If you are designing code for maximum speed and efficiency using a minimum of memory space, you try to give users as few opportunities as possible to screw up the program with bad data entry. A Boolean for gender, rather than a free text entry field, gives you an incremental gain in efficiency. It also conforms to a certain normative aesthetic known as “elegant code.”
That aesthetic, however, dates to the very earliest era of computing. It’s not inclusive. It is specifically exclusionary to someone like Zemí Yukiyú Atabey, an NYU graduate student who identifies as genderqueer and nonbinary. Atabey’s pronouns are ze (“Where is ze?”)/zem (“I don’t have the tickets. I gave them to zem.”). “As a nonbinary person, there is no option most of the time,” ze says of entering personal information in databases. “There’s only male or female, which doesn’t fit my reality or identity.” Microsoft Word, the program I used to compose this story, marked all of Atabey’s pronouns with the red squiggly underline. Meaning: The people at Microsoft who wrote Word do not recognize Atabey’s pronouns as acceptable English words, even though the genderqueer community has been suggesting the use of ze and hir as pronouns for at least 20 years.
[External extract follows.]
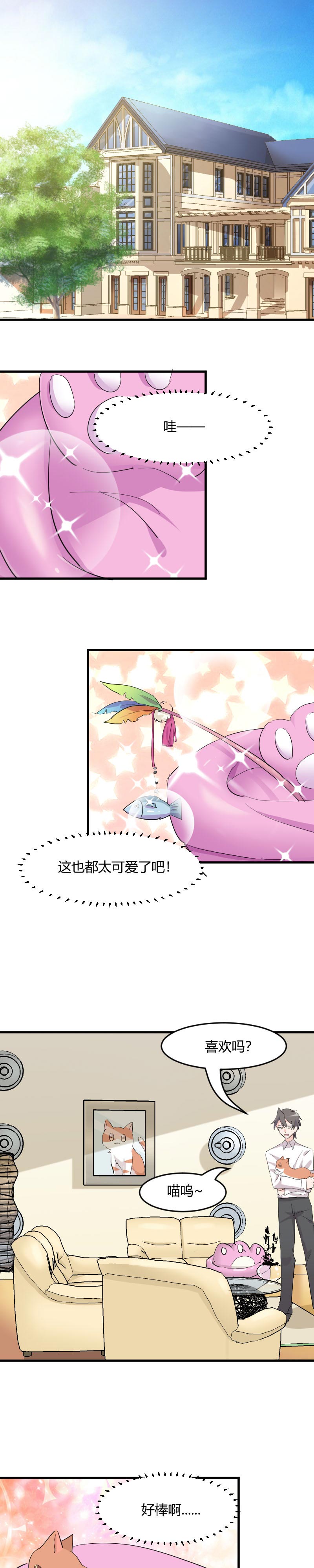 第14章：臭流氓6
“While issues of identity, data, and information systems seem to be—on one level, at least—an interesting conceptual or philosophical problem to ponder, they also expose the urgency of recognizing the very real and lived challenges these tensions and the rapid rise and adoption of data-intensive technologies and platforms generate for already vulnerable trans and queer populations,” writes University of Washington professor Anna Lauren Hoffmann in “Data, Technology, and Gender: Thinking About (and From) Trans Lives.” That trans and gender nonconforming people are excluded from or subjugated to information systems is a phenomenon she labels data violence, or “Harm inflicted on trans and gender nonconforming people not only by government-run systems, but also the information systems that permeate our everyday social lives.”
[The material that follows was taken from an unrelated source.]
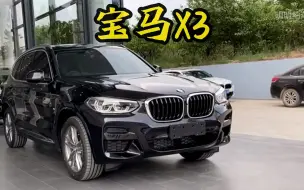 Download Video: 如果你确定买宝马 X3了，那就闭眼去选 xDrive30i 领先型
NYU, my employer, is among the most progressive universities when it comes to gender identity. Students can change their gender identity in Albert, the student information system.
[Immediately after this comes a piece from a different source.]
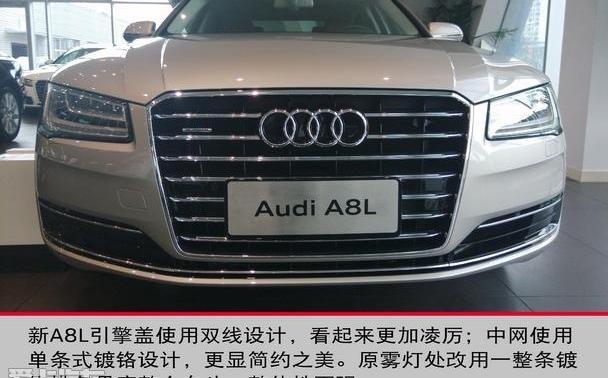 奥迪,奥迪A8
In the Albert documentation, a distinction is made between legal sex and gender identity, which is also the recommended best practice in electronic health systems.
Making this possible was a complex matter. Universities’ student information systems are core—everything feeds off of them. Dozens, even hundreds, of other systems and programs feed data back and forth to Albert every hour of every day. But most of these systems were set up in the 1960s. Remember, variables are of strict types. Let’s say that you have an old system where you have a field name Sex, of type Boolean. If you then change the field name to LegalSex of type string, and add another field GenderIdentity of type string, you break the system because the other programs are looking explicitly for Sex, which is a Boolean. You can’t pass a Boolean to a function that expects a string, and vice versa.
We may think of computers as nimble and agile, but in reality, changing legacy systems is complicated and expensive. As NYU demonstrated, though, it’s absolutely possible to change any system that relies on legacy design. It’s a matter of will and funding—and in computer science, those can be in short supply when it comes to recognizing the not-so-binary world we live in.